Assessing Team Chemistry

I found an interesting blog entry as I was doing some reading tonight.  Jamie Merchant has an entry at his blog titled Numeranda where he takes a look at a team’s adjusted plus/minus stats and compares it with the sum of the individual players on each unit’s adjusted plus/minus stats.  Here is his entry.  The hypothesis here is that 5 man units that outperformed collectively the sum of their individual APMs have good chemistry, whereas 5 man units that underperformed collectively the sum of their individual APMs may not have great chemistry.  Note that this is a study on team chemistry, using APM as a means of evaluating this and putting a numerical value on it, rather than the quality of the team.  This can be seen in the fact that some of the higher rated teams relative to chemistry, using this model, are actually terrible teams that didn’t win a lot of games. 

In looking at the numbers to relate this to the Hawks, the three units the Hawks used the most this past season have negative chemistry ratings.  Note that the chemistry rating is the difference between the team’s APM vs the sum of the individual players’ APM.   The Hawks’ three most used 5 man units are:

  1. Mike Bibby/Joe Johnson/Marvin Williams/Josh Smith/Al Horford
  2. Mike Bibby/Jamal Crawford/Joe Johnson/Josh Smith/Al Horford
  3. Jamal Crawford/Joe Johnson/Marvin Williams/Josh Smith/Al Horford

This is how these units rated relative to the chemistry rating, with team APM and sum APM included:

  1. Bibby/Crawford/Johnson/Smith/Horford – “chemistry” -2.51 (APM of 7.22 – sum APM of 9.73)
  2. Bibby/Johnson/Williams/Smith/Horford – “chemistry” -3.05 (APM of 3.76 – sum APM of 6.81)
  3. Crawford/Johnson/Williams/Smith/Horford – “chemistry” -4.25 (APM of 7.85 – sum APM of 12.1)

It is difficult to make any conclusions on this date at this point because the sample sizes are too small.  For discussion purposes though, where does the source of the relative lack of chemistry lie? 

Six players on the Hawks were used the most this past season.  Here are their individual APMs:

  • Mike Bibby -2.84
  • Joe Johnson -5.15
  • Marvin Williams -0.47
  • Josh Smith 4.88
  • Al Horford 10.39
  • Jamal Crawford 2.45

I will admit that I don’t quite understand how the APM is derived.  I do know that it takes into account the quality of the teammates the players are on the court with as well as the quality of the player’s that play the same position on this team.  It also takes into account the quality of the opponent, or player matched up with.  That could explain why Joe Johnson’s APM is the most negative of the bunch even though he is generally considered to be the best player on the team.  Joe is typically matched up with the oppositions best offensive player when he is on defense, and he typically draws the oppositions best defensive player if not a double team when Joe is on offense.  Conversely, Al Horford is typically matched up with the oppositions center, and for the most part, there are very few centers in the league that can give him trouble either offensively or defensively.  Hence a likely reason why Al Horford has the most positive APM on the team.
━━━━━━
Brief:
Quote verbatim the span of the team chemistry post from "2. Bibby/Johnson/Williams/Smith/Horford –" to "of chemistry lie?".

Provided material:
━━━━━━
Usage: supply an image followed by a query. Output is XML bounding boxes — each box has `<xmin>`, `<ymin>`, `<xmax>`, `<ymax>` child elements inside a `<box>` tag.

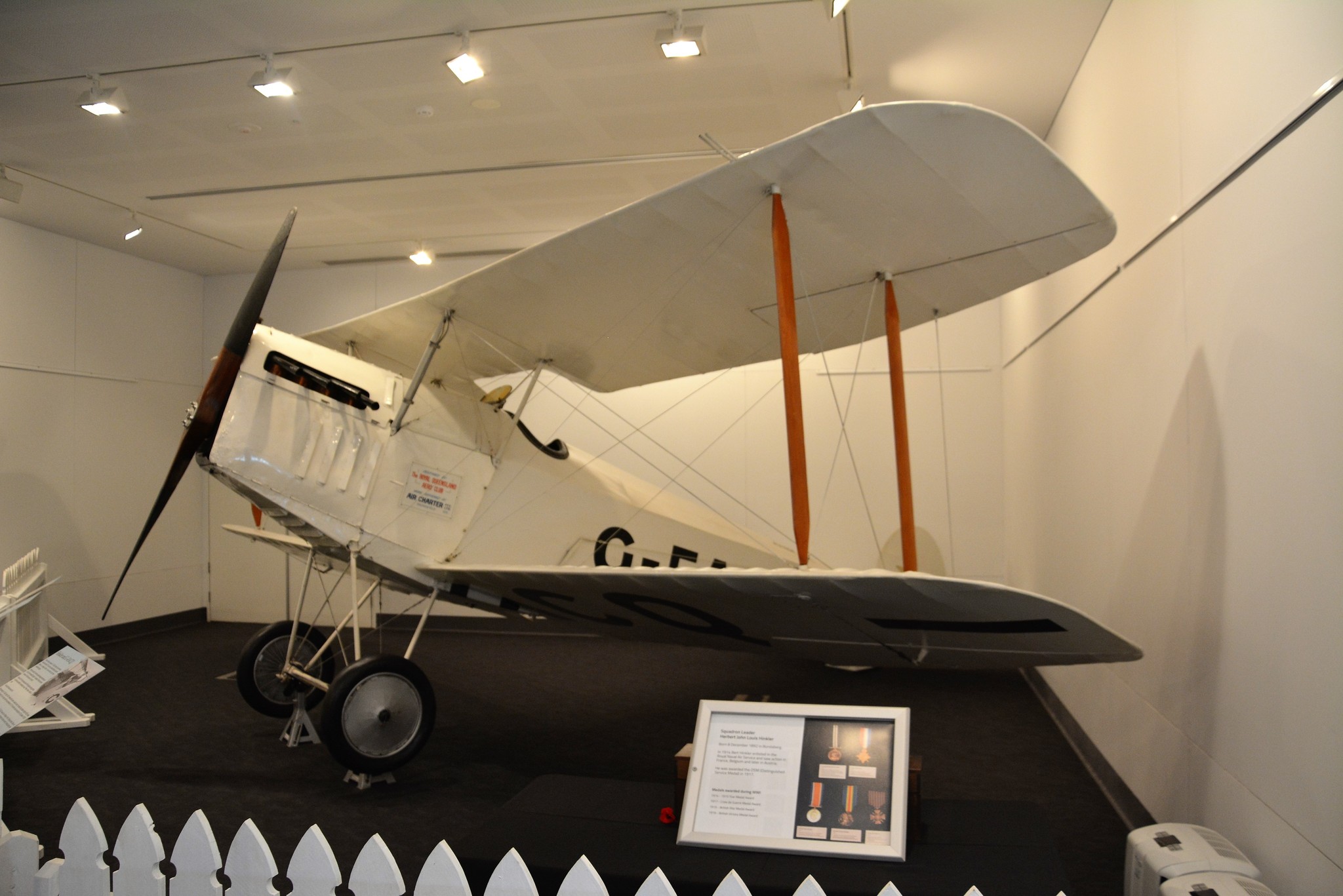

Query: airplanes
<box><xmin>98</xmin><ymin>100</ymin><xmax>1146</xmax><ymax>776</ymax></box>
━━━━━━
Complete answer:
2. Bibby/Johnson/Williams/Smith/Horford – “chemistry” -3.05 (APM of 3.76 – sum APM of 6.81)
  3. Crawford/Johnson/Williams/Smith/Horford – “chemistry” -4.25 (APM of 7.85 – sum APM of 12.1)

It is difficult to make any conclusions on this date at this point because the sample sizes are too small.  For discussion purposes though, where does the source of the relative lack of chemistry lie?